Episode Transcript
Available transcripts are automatically generated. Complete accuracy is not guaranteed.
(00:00):
Hey there, Dance Fam!
(00:03):
What is up?
Welcome to "Hey Dancer" and another episode of "The Rest of the Story."
The series where, as I always say, is dedicated to a dance legend or a moment in dance history.
But let's be honest, aside from that rare exception, I almost always cover dance legends
(00:24):
exclusively.
Today, though, I'll arguably be covering both — a dance icon and a moment.
The phenomenon she created became a full-on cultural wave, a true moment in dance history.
But what gets talked about way less is her own journey as a dancer.
(00:46):
Most interviews, articles, and features I could find on this woman focus on her brand
to building, and her business success, the entrepreneurial side of things.
And yes, that is part of the story and it's amazingly impressive, but I wanted to dig
into her dance routes.
So that is exactly what we're gonna do today.
(01:07):
But first, make sure you subscribe or follow wherever you're watching or listening from
because it tells the platforms, "You like this!
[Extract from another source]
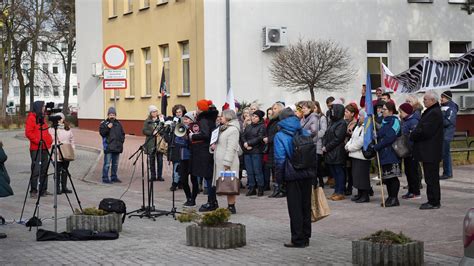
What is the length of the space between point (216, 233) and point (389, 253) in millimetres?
2417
You like dance stuff, and you want to see more of it, and it just helps me out."
Thank you in advance, truly.
Now, let's get into it.
Before Jane Fonda, Richard Simmons, before fitness on VHS, before the boom of group classes
(01:31):
and branded workout wear, there was one — one dancer, one idea, one unexpected empire.
Her first encounter with dance?
It wasn't planned.
She was just two and a half years old, walking with her mom in Coronado, California.
When they passed a dance studio.
Kids were in class and she wandered in, watching, then mimicking the other dancers trying to
(01:58):
copy what they were doing.
The teacher noticed, came over to her mom and said, "This little girl has a gift.
You need to find her a class."
Her mom replied, "Well, we're moving to Iowa."
And the teacher told her, "Well then find someone in Iowa."
She grew up in Red Oak, Iowa, where her mom would drive her 50 miles each way to reach
(02:21):
better training.
As local interest in dance classes grew, her family helped organize guest teachers to
come into town, bringing real dance instruction to a small community that had limited access.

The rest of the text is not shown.